**ZADANIA DO WYKONANIA**:
• a. Przetłumacz na język angielski zdanie z wpisu o lekturach: "Najnowsza część cyklu, który śledzę na bieżąco."
• b. Zwróć fragment wpisu o lekturach: zacznij od słów "Tak się złożyło, że", a zakończ po słowach "muszę to nadrobić.".

Tak się złożyło, że przez lipiec i połowę sierpnia nie miałam za wiele czasu na czytanie. Oczywiście coś tam podczytywałam w wyrwanych chwilach, przy jedzeniu, przed snem, no i parę książek się zebrało. Teraz zresztą zabrałam się za nadrabianie zaległości i trochę na liczniku przybywa :)
- Nele Neuhaus - Głębokie rany
- Nele Neuhaus - Żywi i umarli
Całkiem przyzwoite kryminały. Jeszcze coś mi nieprzeczytanego w tej serii zostało, muszę to nadrobić.
- Małgorzata Czyńska - Najpiękniejsze kobiety z obrazów
Przyjemna lektura - czyta się błyskawicznie, daje i rozrywkę, i trochę wiedzy. Cieszy fakt, że pojawiły się reprodukcje omawianych obrazów - co prawda większość z nich rzeczy bardzo znane, ale zawsze dobrze móc sprawdzić szczegóły bez odrywania się, żeby przeszukać Internet czy domowy zbiór albumów :)
- Michael Hjorth & Hans Rosenfeldt - Oblany test
Najnowsza część cyklu, który śledzę na bieżąco. Warstwa kryminalna chyba tym razem ciut przekombinowana, ale ogólnie - dzieje się. I bardzo, bardzo czekam na tom kolejny.
- Wiech - Pożycz mi rewolweru! czyli opowiadania sądowe
Jak to Wiech, specyficzne i zabawne. Lepiej wchodzi czytane na raty, niż jednym ciągiem.
- Jørn Lier Horst - Psy gończe
Kolejny kryminał, niezły. Może sięgnę jeszcze po jakąś ksiażkę autora.

**WYCIĄG Z DANYCH**:
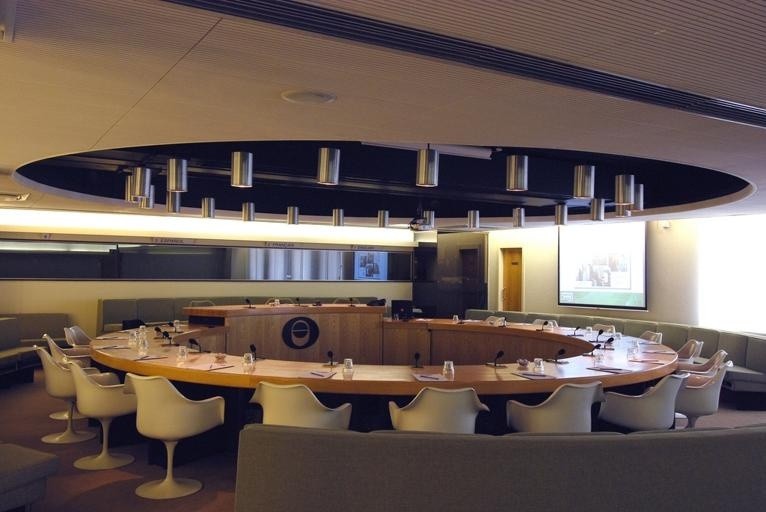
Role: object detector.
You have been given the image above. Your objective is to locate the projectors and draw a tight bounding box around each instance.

**PEŁNE ROZWIĄZANIA**:
• a. The latest installment of a series I follow as it comes out.

• b.
Tak się złożyło, że przez lipiec i połowę sierpnia nie miałam za wiele czasu na czytanie. Oczywiście coś tam podczytywałam w wyrwanych chwilach, przy jedzeniu, przed snem, no i parę książek się zebrało. Teraz zresztą zabrałam się za nadrabianie zaległości i trochę na liczniku przybywa :)
- Nele Neuhaus - Głębokie rany
- Nele Neuhaus - Żywi i umarli
Całkiem przyzwoite kryminały. Jeszcze coś mi nieprzeczytanego w tej serii zostało, muszę to nadrobić.